** Opening Document segment block **

Thursday, August 4, 2022

How Directional Signage Works

 As the president of the Elmhurst, IL-based MLE Merchandising and Sign Solutions, Mike Loftus oversees the company's divisions, finances, and operations. The firm’s services also extend to the Chicago area. Products that MLE provides under Mike Loftus’s supervision includes interior and exterior signage for corporations, retailers and hospitality service providers throughout Elmhurst.

Wayfinding signs are a critical part of most facilities. They can be broken down into four types: identification, to label specific areas and features; directional, such as arrow signs; informational, which provide more details about a facility; and regulatory, which control access and enforce safety measures. Of these, directional signage can come in a variety of forms, often using icons and colors to expand the reach of their messaging.

** Closing Document segment block **

[Aim of the exercise]
List the four types of wayfinding signs named in the post on directional signage. None of the lines that come after this text have any bearing on it.

** Opening Provided records block **

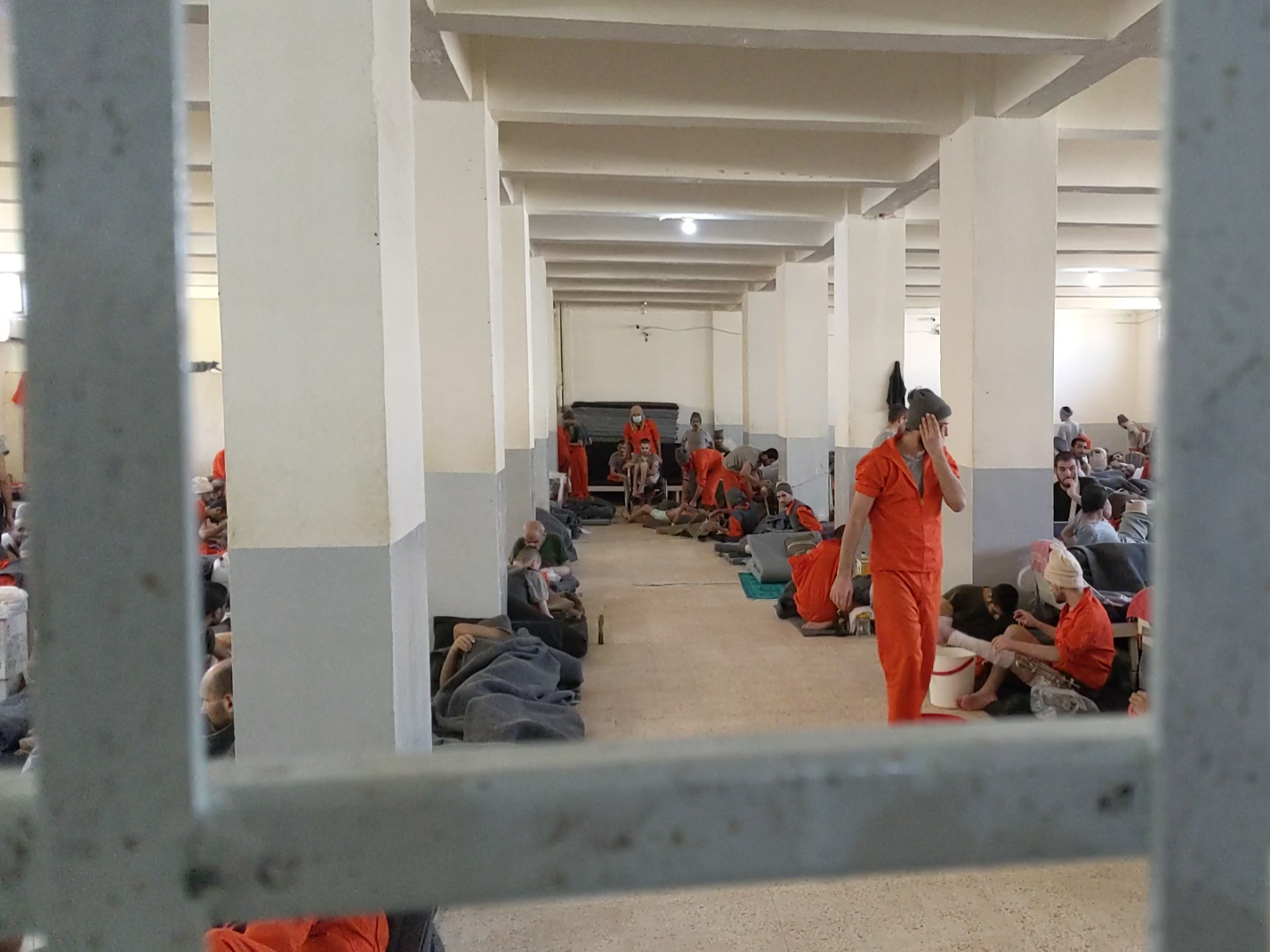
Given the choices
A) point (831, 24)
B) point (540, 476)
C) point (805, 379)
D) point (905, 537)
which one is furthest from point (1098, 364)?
point (905, 537)

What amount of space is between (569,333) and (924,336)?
7974 millimetres

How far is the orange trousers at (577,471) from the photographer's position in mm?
14898

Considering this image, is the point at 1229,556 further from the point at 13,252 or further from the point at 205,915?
the point at 13,252

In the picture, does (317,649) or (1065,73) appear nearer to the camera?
Answer: (317,649)

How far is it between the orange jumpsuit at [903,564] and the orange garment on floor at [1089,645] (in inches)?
34.2

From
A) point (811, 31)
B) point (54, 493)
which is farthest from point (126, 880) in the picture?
point (811, 31)

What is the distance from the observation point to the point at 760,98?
593 cm

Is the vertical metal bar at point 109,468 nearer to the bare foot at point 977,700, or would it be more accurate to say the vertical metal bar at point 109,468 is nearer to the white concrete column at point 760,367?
the bare foot at point 977,700

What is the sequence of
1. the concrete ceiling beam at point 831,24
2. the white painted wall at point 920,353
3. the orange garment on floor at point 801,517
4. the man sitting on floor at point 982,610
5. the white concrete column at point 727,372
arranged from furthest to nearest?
the white painted wall at point 920,353
the white concrete column at point 727,372
the orange garment on floor at point 801,517
the man sitting on floor at point 982,610
the concrete ceiling beam at point 831,24

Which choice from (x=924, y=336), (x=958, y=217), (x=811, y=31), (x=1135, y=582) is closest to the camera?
(x=811, y=31)

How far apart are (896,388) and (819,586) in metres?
2.58

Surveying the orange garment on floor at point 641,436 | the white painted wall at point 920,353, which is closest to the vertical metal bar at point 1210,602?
the orange garment on floor at point 641,436

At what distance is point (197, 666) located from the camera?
2.42 feet

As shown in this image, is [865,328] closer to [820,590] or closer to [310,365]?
[820,590]
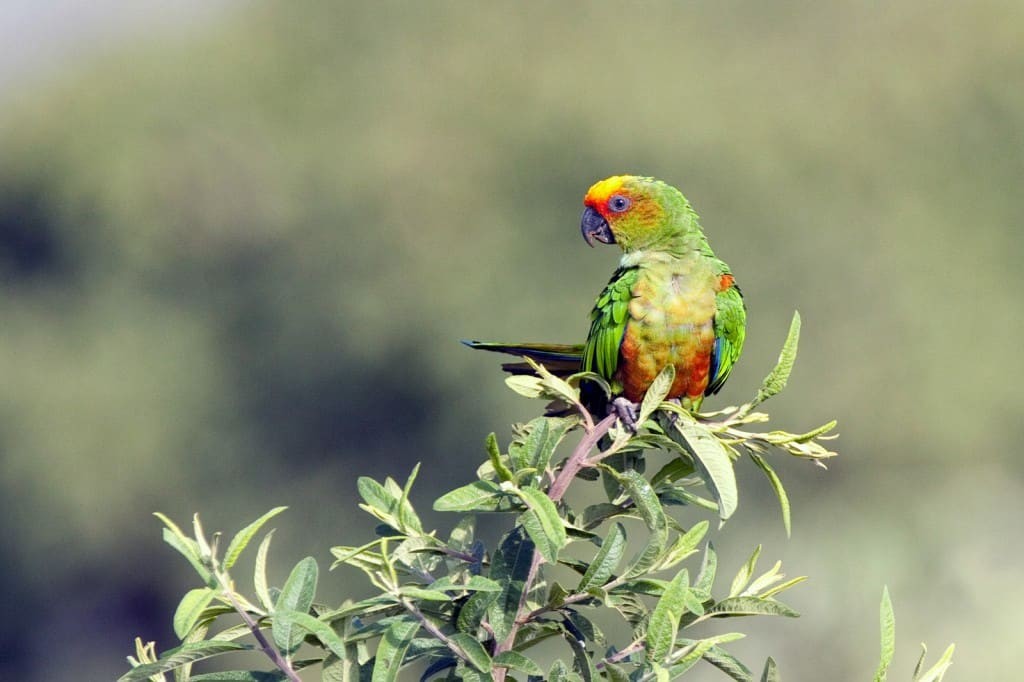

** Closing Provided records block **

[Solution]
Identification, directional, informational, and regulatory.